Потом мы с отцом шли на почтамт и там почти каждый день получали письма от матери, посланные до востребования. Если письма не было, отец ходил озабоченный, придирался ко мне из-за пустяков, раздражался. Но чаще всего мы получали письма, настроение у него было отличное. Потом мы ужинали, хозяйка давала нам варенец с желтой сморщенной корочкой, мягкие, тугие, как надутые шары, помидоры, длинные, точно ножи, южные огурцы; ели мы на веранде, и все было дьявольски вкусное, необычайно острое, с перцем, с луком, с солью... А вокруг уже начинались танцы, музыка. Музыка в санаториях, в домах отдыха и просто в домах. Всюду шумели, кричали и пиликали патефоны. Звучали всякие «Цветущие маи», «Челиты», «Саша, ты помнишь наши встречи». От этого становилось тревожно, непокойно, и я видел, как у отца загораются глаза каким-то незнакомым мне блеском, а я чувствовал себя, как на вокзале: хотелось куда-то бежать, спешить, идти по темным, душным улицам, только не сидеть дома. В нас вселялся «микроб вечера». Это было отцовское выражение. Особый такой микроб. Он жжет людей по вечерам, гонит из дому гулять, слоняться без дела...

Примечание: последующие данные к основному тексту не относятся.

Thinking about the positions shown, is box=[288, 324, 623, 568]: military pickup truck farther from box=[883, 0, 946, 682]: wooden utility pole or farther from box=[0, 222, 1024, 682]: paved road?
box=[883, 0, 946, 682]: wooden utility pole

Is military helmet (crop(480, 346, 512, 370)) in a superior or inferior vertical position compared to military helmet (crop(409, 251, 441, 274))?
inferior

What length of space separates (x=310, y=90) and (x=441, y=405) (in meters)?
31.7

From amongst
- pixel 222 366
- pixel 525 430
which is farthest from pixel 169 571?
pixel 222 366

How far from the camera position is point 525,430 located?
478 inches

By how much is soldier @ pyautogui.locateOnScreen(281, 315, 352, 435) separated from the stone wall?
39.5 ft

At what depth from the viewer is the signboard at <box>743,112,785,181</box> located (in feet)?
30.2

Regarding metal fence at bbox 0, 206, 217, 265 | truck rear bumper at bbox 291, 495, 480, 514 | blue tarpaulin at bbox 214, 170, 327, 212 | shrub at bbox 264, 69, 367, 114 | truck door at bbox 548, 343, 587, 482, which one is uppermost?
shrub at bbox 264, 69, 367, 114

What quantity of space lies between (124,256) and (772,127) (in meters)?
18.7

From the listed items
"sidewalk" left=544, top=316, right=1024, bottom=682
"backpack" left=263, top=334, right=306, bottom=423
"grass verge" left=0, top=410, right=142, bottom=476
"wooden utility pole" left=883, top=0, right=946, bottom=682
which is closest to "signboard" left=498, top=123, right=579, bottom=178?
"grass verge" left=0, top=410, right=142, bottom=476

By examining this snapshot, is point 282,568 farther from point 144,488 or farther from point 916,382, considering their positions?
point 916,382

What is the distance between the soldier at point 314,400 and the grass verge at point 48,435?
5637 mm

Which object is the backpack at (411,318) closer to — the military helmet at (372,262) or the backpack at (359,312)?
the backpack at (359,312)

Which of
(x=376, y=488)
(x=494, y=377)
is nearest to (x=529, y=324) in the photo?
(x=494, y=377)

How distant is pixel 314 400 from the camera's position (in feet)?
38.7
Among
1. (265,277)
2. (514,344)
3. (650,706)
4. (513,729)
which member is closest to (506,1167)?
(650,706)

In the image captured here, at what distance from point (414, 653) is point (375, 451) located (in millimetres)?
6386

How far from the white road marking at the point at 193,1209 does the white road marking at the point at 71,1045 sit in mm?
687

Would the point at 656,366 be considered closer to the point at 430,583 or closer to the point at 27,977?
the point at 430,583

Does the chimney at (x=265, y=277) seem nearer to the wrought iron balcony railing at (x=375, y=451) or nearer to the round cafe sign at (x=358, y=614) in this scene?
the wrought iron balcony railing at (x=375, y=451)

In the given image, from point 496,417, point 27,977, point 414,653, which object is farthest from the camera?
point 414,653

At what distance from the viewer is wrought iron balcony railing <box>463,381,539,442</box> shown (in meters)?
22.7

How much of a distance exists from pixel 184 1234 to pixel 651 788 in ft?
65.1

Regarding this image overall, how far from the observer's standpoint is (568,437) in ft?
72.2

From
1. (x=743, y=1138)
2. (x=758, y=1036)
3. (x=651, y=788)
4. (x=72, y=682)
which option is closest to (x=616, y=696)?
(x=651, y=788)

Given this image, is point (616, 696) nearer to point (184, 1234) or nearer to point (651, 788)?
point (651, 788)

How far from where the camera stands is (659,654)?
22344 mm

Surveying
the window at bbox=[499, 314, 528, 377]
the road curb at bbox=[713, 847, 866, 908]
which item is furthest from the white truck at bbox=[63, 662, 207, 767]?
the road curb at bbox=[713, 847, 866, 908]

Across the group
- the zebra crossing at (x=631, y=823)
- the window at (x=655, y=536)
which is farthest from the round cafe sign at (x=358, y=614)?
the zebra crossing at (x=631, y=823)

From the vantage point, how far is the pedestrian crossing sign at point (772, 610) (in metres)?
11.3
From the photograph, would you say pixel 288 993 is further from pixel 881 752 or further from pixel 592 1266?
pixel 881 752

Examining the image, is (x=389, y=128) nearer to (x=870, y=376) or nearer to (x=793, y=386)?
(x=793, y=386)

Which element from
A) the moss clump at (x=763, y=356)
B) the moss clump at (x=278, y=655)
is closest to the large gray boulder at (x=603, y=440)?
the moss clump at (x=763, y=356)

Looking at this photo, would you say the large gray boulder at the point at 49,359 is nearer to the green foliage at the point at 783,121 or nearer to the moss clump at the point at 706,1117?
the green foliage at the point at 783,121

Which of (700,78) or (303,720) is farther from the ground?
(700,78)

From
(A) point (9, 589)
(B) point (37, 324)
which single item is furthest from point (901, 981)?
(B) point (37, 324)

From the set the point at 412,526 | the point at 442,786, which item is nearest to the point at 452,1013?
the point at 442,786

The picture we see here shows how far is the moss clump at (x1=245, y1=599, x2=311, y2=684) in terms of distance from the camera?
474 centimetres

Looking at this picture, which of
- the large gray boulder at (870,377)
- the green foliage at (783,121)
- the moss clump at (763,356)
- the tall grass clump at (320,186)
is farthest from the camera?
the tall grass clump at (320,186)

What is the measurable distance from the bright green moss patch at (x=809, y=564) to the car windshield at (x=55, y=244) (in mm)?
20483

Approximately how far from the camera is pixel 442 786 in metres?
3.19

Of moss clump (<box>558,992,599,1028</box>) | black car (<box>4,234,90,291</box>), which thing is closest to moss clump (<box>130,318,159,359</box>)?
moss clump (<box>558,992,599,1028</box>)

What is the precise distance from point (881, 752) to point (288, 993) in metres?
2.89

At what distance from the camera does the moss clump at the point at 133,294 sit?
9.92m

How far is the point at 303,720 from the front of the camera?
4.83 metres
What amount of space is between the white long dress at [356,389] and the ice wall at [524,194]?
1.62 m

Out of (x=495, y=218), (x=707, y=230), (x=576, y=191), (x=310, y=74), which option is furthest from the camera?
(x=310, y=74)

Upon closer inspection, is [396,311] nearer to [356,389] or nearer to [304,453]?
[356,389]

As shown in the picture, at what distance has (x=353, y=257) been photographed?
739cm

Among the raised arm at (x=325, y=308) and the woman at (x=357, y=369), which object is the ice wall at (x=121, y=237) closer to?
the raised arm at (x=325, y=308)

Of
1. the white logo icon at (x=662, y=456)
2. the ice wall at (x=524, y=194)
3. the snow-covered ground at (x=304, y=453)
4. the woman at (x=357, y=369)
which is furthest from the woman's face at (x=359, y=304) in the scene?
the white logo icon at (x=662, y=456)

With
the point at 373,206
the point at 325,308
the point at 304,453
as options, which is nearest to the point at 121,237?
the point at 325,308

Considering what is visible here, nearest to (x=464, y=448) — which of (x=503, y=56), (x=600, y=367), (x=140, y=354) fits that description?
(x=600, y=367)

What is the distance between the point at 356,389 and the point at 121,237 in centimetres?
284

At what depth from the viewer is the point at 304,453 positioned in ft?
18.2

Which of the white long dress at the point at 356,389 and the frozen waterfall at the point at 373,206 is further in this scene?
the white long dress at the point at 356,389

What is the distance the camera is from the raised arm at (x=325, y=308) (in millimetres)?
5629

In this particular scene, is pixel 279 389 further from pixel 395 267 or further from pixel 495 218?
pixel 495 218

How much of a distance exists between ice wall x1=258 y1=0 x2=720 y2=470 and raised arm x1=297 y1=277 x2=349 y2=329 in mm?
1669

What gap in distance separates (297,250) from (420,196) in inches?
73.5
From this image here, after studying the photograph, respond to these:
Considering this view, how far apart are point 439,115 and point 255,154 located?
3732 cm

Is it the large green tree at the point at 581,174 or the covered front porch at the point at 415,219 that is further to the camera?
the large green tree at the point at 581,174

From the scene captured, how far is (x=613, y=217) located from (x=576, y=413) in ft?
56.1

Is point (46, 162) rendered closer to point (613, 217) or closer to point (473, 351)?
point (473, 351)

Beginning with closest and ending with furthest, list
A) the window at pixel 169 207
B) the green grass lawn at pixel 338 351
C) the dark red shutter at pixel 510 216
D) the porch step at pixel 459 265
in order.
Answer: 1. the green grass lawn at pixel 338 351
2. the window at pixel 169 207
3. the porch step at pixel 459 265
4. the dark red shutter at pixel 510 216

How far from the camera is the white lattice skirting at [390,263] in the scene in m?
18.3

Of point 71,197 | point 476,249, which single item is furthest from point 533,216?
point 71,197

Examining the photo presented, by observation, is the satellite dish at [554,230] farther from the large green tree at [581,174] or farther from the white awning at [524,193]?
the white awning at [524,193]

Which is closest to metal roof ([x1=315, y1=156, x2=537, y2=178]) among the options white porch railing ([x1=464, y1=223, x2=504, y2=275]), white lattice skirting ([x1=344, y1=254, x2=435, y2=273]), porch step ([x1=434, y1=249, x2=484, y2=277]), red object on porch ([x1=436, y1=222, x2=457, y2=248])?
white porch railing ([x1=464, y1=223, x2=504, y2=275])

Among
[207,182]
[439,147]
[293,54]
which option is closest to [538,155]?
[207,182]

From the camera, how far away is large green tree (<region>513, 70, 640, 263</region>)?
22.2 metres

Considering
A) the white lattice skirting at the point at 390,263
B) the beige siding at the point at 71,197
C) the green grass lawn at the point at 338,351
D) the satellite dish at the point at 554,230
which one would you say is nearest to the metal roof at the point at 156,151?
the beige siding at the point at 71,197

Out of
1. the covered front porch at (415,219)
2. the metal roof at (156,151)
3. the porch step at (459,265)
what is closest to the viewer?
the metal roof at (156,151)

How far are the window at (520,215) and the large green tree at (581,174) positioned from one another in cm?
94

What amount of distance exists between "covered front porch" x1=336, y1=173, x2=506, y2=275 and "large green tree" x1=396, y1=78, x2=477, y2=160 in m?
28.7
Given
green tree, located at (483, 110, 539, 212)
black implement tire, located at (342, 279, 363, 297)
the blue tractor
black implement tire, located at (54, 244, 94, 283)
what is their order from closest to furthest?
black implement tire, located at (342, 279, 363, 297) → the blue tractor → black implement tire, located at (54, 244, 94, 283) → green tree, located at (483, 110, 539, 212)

И мы переодевались: я надевал белый нанковый костюм, купленный для юга, а отец светло-серый модный костюм с огромными прямыми плечами, которые накладывались на его собственные достаточно широкие плечи, и вот он уже был не мой отец, а чемпион Союза по боксу Михайлов. Такие костюмы были еще внове, но отец следил за модой, и у него все было новейшее: авторучки, ботинки на пробковой подошве, цветастые галстуки, завязанные крупным узлом. Над ним подсмеивались его друзья, они все ходили в лоснящихся пиджаках, в брюках, из которых торчали зимой голубые кальсоны, плохо замаскированные сползающими носками. Они смеялись над ним, считая его любовь ко всему «современному» чудачеством, безобидным, но никому не нужным пижонством, прихотью, и прощали ему этот буржуазный лоск за его «огромную одаренность, одаренность теоретика и хирурга». Они с ласковой иронией называли его «американцем», и он говорил: «Да, в этом я американец, в этом и Маяковский был американец». Кстати, отец ездил в Америку с группой советских нейрофизиологов, врачей, специалистов по нейрохирургии. Когда он вернулся, то собрал у себя дома друзей, и к нему пришли все эти очкастые чудаки. И он рассказывал о постановке дела в американских клиниках. Они не ахали, не восхищались, а сидели молча, задумчиво, и время от времени кто-нибудь из них отрывисто, перебивая отца, произносил: «Вот это надо использовать», — а потом другой замечал: «Это тоже надо использовать», — а лотом третий говорил: «В наших условиях это не легко, но попробуем использовать...» Они сидели допоздна, ходили по комнатам, курили, и разговаривали высокими, раздраженными голосами, и ссорились, и шапки их валялись где попало, а мать мечтала, когда они уже уйдут. Но для отца и для них уже ничего не существовало — ни ночи, ни дня, ни того, что ребенку пора спать. Для них существовало только одно — как это у нас использовать... Они проклинали Наркомат здравоохранения, еще кого-то, говорили: «Ну, этого идиота еще можно уговорить, а вот этого разве уговоришь? Это же кондовая личность». И, ругая каких-то идиотов, они совсем забыли об американских клиниках, и вообще об Америке, и о том, что отец обещал рассказать о посещении бурлеска. Теперь они думали только с том, как с завтрашнего дня начнут пробивать каких-то идиотов, пробивать свои идеи и использовать чужой опыт, использовать и пробивать...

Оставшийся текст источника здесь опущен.